Bu seriye de Mösyö Şarküteri’nin Tanrı’nın Bir Kulu romanını beğenip beğenmeyeceğini inceleyerek başlamıştık. Butcher’ın o romanı beğeneceğine karar verdiğimiz yazıya buradan göz atabilirsiniz. Bu yazıdan sonra hangi iddiayı test edeceğimizi de sizler seçtiniz.

Sırada “Disco Elysium oynayanlar Kıyamet Polisi’ne bayılır mı?” sorusuna cevap arayacağımız yazımız olacak. Onu da Starlight’ın Meleğin Düşüşü romanını sevip sevmeyeceğine karar vereceğimiz bir inceleme takip edecek.

Bu arada, incelemeleri yazarken diziyi esas aldığımızı hatırlatayım. Çünkü dizi, çizgi romanları ciddi ölçüde değiştirebiliyor. Ayrıca yazıda dizinin üç sezonunun tüm bölümlerini göz önünde bulunduracağız. Ama bunu yaparken spoiler’ı mümkün olduğunca asgari düzeyde tutacağız.

Haydi başlayalım.

Frenchie Kitap Okur mu?

Frenchie’nin bu kitabı beğenip beğenmeyeceği konusuna çok temelden girmek gerekiyor. Öncelikle, Frenchie’nin kitap okuyan biri olduğunu netleştirmeliyiz.

Zira biz onu Süper’lerle savaşmadığı zamanlarda bir kiralık katil, serseri ve uyuşturucu bağımlısı olarak tanıyoruz. Kimi zaman da patlayıcılar üzerine uzmanlaşmış çılgın bir kimyager. ..

Peki ya kitap kurdu?

Bu soruya üçüncü sezonun son bölümünde cevap bulduk. Frenchie ve MM bölümün başında sohbet ederlerken Frenchie, Herodot’un bir sözünü alıntıladı. MM de Frenchie’ye terslenerek “Biliyorum, ben de kitap okuyorum” diye cevap verdi.

Tüm insanoğlunun sıkıntılarından en acı olanı şudur: Çok şey bilip hiçbir şey kontrol edememek.

(Of all men’s miseries the bitterest is this: to know so much and to control so little.)

The Boys – 3. sezon 8. bölüm 7. dakika

Bu incelemeyi şekillendiren de işte bu sahne oldu aslında. Daha önceden Frenchie’nin müzikallere ilgi duyduğunu biliyorduk. Bu sahnede de 27 Dresses filmine kendini kaptırdığını öğrendik. Yani romantik komedilere de ilgi duyuyor.
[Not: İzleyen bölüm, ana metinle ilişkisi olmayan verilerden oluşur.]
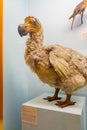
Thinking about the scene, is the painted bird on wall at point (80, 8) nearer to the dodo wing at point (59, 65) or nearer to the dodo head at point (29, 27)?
the dodo head at point (29, 27)

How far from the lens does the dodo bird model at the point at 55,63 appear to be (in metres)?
0.97

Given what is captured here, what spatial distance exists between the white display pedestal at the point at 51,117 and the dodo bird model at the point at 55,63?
76 mm

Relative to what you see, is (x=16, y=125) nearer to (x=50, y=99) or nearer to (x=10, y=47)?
(x=50, y=99)

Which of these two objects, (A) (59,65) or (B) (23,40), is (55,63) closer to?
(A) (59,65)

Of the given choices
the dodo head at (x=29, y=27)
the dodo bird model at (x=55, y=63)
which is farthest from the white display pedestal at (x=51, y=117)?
the dodo head at (x=29, y=27)

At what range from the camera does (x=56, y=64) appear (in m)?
0.95

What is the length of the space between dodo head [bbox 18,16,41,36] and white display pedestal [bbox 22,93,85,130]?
1.61 feet

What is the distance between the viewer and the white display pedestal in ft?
2.94

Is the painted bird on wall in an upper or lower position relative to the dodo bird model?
upper

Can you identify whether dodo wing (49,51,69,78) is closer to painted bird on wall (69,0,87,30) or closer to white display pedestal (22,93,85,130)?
white display pedestal (22,93,85,130)

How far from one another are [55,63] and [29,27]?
307 millimetres

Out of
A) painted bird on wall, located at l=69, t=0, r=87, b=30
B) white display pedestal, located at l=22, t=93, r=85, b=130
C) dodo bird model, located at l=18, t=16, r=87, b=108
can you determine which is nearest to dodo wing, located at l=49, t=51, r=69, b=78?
dodo bird model, located at l=18, t=16, r=87, b=108

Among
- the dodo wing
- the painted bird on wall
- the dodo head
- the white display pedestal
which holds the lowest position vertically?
the white display pedestal

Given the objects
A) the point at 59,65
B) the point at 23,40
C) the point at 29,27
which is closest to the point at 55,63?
the point at 59,65
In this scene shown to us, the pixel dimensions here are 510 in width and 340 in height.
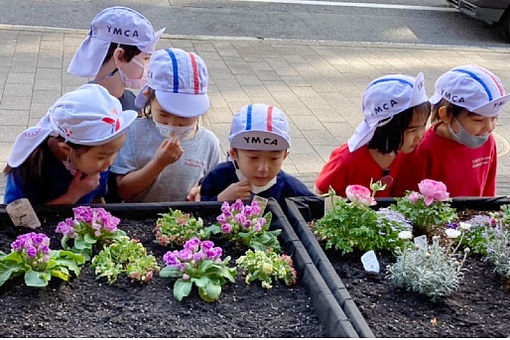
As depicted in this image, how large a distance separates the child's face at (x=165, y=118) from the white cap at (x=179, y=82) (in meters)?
0.05

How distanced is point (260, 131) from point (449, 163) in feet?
3.38

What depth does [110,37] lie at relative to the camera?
3.26 m

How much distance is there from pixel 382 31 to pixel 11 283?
8.40m

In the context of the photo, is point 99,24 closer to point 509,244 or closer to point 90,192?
point 90,192

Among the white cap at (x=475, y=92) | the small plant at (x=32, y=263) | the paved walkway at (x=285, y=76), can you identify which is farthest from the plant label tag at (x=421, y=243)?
the paved walkway at (x=285, y=76)

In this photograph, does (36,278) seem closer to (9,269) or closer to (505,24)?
(9,269)

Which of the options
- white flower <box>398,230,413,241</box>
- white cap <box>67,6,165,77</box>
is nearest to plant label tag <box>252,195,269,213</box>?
white flower <box>398,230,413,241</box>

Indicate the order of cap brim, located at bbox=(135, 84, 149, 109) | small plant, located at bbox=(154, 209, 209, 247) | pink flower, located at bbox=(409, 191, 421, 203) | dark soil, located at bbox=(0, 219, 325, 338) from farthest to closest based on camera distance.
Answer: cap brim, located at bbox=(135, 84, 149, 109)
pink flower, located at bbox=(409, 191, 421, 203)
small plant, located at bbox=(154, 209, 209, 247)
dark soil, located at bbox=(0, 219, 325, 338)

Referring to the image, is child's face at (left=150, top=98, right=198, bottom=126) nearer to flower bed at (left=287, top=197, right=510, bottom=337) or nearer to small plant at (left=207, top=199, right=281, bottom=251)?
small plant at (left=207, top=199, right=281, bottom=251)

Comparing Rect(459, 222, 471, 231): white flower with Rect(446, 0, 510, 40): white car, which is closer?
Rect(459, 222, 471, 231): white flower

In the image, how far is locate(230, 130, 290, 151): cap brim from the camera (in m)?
2.65

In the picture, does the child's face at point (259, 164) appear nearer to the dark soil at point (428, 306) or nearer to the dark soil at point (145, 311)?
the dark soil at point (428, 306)

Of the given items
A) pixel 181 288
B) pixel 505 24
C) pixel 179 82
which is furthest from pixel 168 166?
pixel 505 24

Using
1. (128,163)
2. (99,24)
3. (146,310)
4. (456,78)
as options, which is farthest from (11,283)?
(456,78)
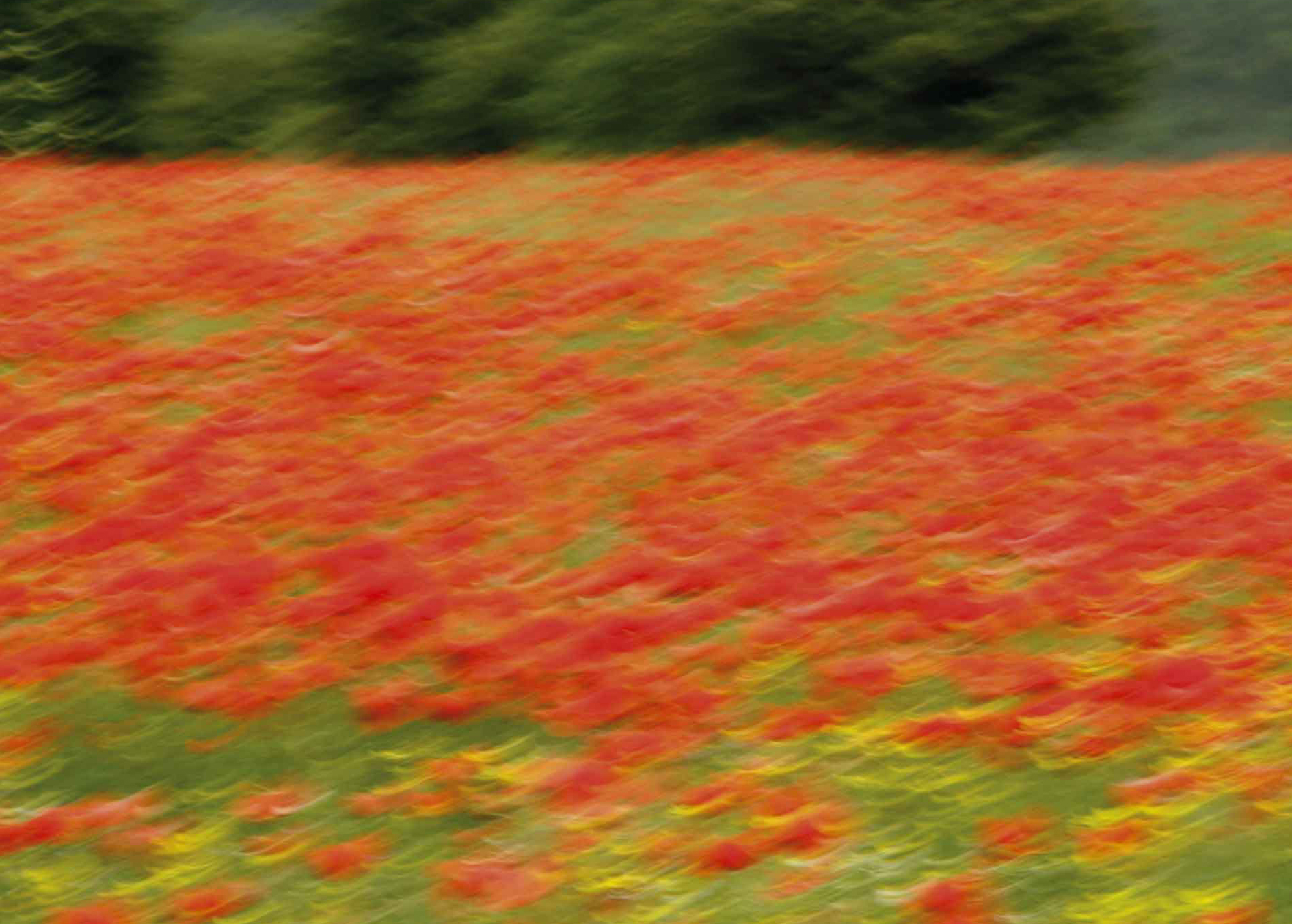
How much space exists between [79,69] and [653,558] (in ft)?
37.7

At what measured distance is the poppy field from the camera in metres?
4.41

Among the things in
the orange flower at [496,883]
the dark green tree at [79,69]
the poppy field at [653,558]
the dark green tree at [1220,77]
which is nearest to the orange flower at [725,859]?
the poppy field at [653,558]

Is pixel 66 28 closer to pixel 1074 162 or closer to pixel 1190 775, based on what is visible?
pixel 1074 162

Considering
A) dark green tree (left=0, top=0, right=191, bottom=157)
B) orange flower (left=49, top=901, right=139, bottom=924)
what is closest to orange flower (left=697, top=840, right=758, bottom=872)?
orange flower (left=49, top=901, right=139, bottom=924)

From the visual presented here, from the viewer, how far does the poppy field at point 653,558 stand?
4.41 metres

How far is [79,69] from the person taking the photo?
1633 centimetres

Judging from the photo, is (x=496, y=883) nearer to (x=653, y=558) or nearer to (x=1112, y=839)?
(x=1112, y=839)

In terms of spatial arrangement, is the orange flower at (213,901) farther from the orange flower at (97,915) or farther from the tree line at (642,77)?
the tree line at (642,77)

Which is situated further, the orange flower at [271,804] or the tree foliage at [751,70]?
the tree foliage at [751,70]

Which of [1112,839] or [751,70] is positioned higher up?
[751,70]

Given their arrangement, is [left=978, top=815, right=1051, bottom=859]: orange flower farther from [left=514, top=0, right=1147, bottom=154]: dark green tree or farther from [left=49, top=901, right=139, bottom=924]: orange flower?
[left=514, top=0, right=1147, bottom=154]: dark green tree

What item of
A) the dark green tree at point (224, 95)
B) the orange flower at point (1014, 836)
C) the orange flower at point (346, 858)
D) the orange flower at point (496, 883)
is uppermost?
the dark green tree at point (224, 95)

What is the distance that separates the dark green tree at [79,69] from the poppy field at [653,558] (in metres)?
5.85

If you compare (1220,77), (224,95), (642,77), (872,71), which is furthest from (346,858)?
(1220,77)
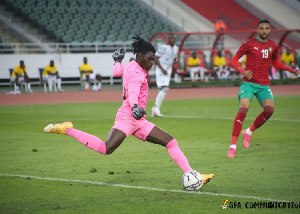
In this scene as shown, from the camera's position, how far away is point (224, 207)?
6.72m

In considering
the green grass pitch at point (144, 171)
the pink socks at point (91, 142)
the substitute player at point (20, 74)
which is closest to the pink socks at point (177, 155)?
the green grass pitch at point (144, 171)

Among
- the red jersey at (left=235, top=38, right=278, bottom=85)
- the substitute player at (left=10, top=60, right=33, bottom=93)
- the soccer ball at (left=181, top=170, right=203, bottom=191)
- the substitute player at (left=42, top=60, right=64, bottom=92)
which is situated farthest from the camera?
the substitute player at (left=42, top=60, right=64, bottom=92)

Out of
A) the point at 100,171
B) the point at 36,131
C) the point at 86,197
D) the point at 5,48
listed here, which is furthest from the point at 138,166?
the point at 5,48

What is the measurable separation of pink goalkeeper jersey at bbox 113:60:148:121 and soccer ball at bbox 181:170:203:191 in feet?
3.24

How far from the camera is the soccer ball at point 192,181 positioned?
7605mm

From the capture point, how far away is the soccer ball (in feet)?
25.0

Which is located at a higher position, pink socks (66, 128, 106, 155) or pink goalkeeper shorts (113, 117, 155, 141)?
pink goalkeeper shorts (113, 117, 155, 141)

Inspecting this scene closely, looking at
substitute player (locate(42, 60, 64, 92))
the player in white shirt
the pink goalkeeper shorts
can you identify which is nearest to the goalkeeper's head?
the pink goalkeeper shorts

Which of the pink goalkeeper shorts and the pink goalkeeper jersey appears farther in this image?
Answer: the pink goalkeeper shorts

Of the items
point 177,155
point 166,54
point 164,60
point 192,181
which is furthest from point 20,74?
point 192,181

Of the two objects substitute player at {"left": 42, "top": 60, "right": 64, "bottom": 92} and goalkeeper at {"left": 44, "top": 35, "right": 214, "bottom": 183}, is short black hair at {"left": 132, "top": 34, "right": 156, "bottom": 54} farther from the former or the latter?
substitute player at {"left": 42, "top": 60, "right": 64, "bottom": 92}

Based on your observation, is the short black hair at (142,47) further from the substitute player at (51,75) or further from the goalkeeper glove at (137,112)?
the substitute player at (51,75)

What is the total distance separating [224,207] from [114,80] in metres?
30.8

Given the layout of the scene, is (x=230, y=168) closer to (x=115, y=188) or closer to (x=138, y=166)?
(x=138, y=166)
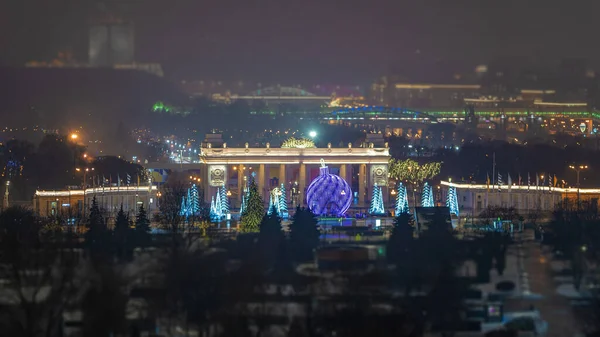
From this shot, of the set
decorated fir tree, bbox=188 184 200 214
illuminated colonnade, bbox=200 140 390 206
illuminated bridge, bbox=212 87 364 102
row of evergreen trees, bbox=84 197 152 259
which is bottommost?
row of evergreen trees, bbox=84 197 152 259

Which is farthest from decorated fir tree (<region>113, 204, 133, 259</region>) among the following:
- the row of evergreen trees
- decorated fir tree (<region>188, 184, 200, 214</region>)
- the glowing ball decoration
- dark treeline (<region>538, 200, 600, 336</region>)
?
the glowing ball decoration

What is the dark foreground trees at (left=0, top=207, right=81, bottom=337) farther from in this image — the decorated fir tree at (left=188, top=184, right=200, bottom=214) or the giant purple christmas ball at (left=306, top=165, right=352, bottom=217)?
the decorated fir tree at (left=188, top=184, right=200, bottom=214)

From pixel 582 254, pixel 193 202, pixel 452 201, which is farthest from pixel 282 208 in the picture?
pixel 582 254

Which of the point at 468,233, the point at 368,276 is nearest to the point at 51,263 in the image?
the point at 368,276

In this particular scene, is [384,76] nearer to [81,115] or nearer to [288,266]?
[81,115]

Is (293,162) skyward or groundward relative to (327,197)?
skyward

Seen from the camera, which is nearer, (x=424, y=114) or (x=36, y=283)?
(x=36, y=283)

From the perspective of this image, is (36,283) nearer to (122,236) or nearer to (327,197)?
(122,236)
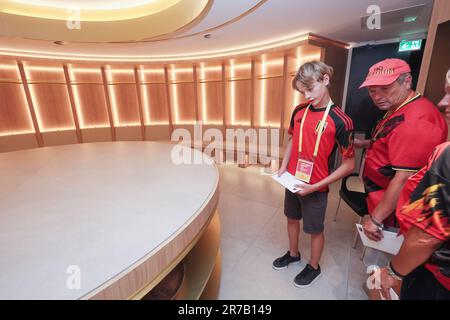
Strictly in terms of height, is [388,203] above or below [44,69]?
below

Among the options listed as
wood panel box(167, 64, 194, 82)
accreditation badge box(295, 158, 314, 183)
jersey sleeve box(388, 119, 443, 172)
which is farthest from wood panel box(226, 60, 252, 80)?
jersey sleeve box(388, 119, 443, 172)

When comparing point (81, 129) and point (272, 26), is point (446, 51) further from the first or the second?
point (81, 129)

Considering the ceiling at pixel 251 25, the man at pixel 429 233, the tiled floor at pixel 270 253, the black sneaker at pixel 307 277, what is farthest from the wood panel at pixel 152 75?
the man at pixel 429 233

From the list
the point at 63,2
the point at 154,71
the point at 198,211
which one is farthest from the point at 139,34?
the point at 198,211

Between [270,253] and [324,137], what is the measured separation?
49.9 inches

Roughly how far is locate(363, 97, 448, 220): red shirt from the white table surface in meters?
1.06

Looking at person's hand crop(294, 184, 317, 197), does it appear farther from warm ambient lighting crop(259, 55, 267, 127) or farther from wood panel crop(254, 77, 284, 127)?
warm ambient lighting crop(259, 55, 267, 127)

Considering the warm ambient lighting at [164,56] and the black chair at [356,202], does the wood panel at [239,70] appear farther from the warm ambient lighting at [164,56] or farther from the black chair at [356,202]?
the black chair at [356,202]

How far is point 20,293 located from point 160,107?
18.8ft

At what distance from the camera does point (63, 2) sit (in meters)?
2.84

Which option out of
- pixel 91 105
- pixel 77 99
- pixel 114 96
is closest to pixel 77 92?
pixel 77 99

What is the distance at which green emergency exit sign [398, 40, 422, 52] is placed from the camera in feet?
10.4

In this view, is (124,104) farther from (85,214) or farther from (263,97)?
(85,214)

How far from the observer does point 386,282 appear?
2.99ft
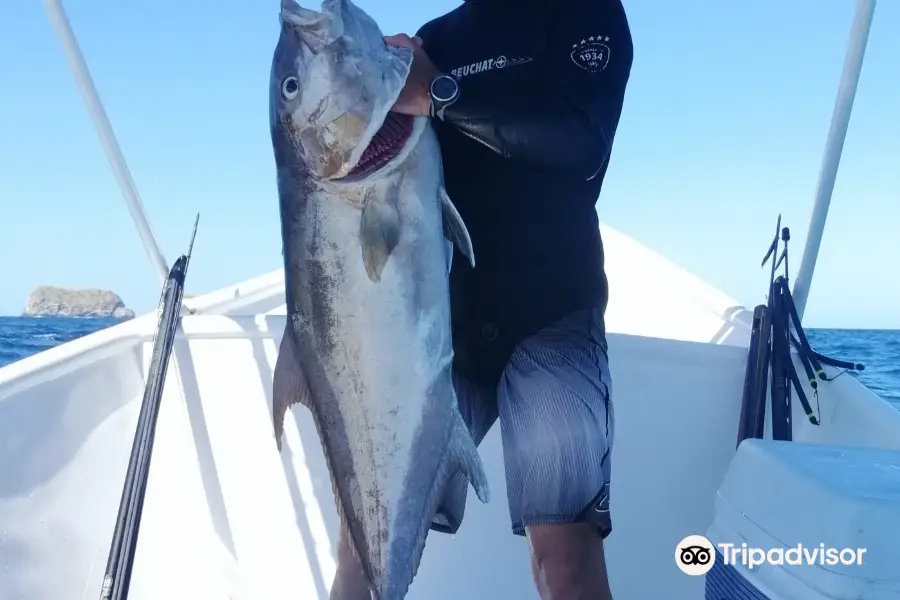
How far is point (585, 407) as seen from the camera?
6.21 feet

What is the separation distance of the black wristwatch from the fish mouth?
8 cm

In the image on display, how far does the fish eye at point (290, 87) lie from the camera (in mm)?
1574

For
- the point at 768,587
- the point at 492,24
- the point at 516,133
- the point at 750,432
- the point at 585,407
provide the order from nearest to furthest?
the point at 768,587 → the point at 516,133 → the point at 585,407 → the point at 492,24 → the point at 750,432

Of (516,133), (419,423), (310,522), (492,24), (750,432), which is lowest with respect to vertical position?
(310,522)

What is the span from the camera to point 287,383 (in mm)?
1693

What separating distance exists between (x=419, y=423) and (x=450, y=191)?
779mm

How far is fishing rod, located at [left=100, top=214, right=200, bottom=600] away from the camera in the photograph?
5.57 ft

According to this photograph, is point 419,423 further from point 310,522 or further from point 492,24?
point 310,522

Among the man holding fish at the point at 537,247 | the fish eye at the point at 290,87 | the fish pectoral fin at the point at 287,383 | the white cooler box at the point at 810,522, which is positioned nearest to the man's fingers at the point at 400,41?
the man holding fish at the point at 537,247

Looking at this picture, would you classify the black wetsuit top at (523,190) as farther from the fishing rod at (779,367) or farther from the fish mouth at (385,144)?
the fishing rod at (779,367)

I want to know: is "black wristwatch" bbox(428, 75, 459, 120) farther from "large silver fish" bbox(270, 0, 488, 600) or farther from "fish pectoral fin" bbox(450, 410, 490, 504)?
"fish pectoral fin" bbox(450, 410, 490, 504)

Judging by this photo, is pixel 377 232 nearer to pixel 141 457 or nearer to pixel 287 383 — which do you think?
pixel 287 383

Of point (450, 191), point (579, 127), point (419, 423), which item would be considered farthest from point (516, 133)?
point (419, 423)

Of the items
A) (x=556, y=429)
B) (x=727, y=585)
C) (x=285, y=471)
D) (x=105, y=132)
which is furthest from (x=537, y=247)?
(x=105, y=132)
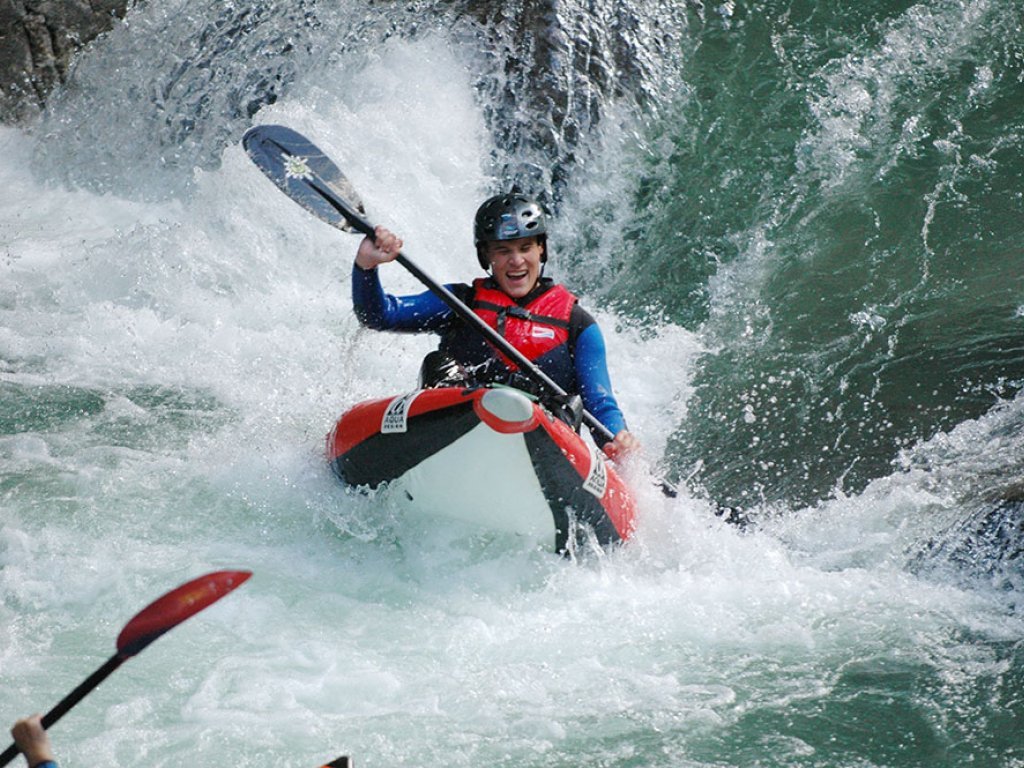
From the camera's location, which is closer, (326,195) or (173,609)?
(173,609)

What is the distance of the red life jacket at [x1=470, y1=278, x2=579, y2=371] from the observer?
17.4 ft

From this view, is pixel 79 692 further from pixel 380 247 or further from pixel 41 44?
pixel 41 44

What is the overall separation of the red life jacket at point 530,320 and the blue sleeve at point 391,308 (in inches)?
6.8

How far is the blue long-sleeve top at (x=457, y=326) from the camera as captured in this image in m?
5.25

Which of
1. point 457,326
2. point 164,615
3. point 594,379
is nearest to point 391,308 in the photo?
point 457,326

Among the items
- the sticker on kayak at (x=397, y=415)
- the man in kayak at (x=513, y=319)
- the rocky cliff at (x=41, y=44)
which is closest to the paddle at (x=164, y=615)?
the sticker on kayak at (x=397, y=415)

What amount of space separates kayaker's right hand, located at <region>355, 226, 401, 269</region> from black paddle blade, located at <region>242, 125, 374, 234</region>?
135 mm

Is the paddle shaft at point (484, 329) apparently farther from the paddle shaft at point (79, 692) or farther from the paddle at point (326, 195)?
the paddle shaft at point (79, 692)

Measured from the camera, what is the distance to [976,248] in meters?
7.68

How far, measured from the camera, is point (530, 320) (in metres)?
5.31

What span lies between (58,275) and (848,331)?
472 centimetres

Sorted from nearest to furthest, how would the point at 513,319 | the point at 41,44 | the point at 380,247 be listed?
the point at 380,247 → the point at 513,319 → the point at 41,44

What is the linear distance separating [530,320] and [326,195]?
3.21 ft

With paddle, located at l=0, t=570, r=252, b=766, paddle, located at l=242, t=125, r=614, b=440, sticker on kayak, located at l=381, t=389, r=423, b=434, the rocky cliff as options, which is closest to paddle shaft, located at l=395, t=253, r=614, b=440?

Ancak polisiye tarzındaki İz Sürücü’yü beğenip beğenmeyeceğine dair hiçbir iz bulamadım. Ve İz Sürücü müzikal ya da romantik komedi olmaktan çok uzak bir hikaye anlatıyor.

Frenchie İz Sürücü’yü Okur ve MM’e Hediye Eder

Açıkçası bu biraz hile yapmak gibi oluyor. İthaki, Frenchie’nin İz Sürücü romanını okuyacağını iddia etmişti. Ancak benim görüşüm Frenchie’nin bu romanı MM üzerinden keyifle okuyacağı yönünde. Zira bu romanın ana karakteri Frenchie’ye dostunu anımsatacaktır. Kitabı bitirdikten sonra da muhtemelen MM’e hediye edecektir o da okusun diye.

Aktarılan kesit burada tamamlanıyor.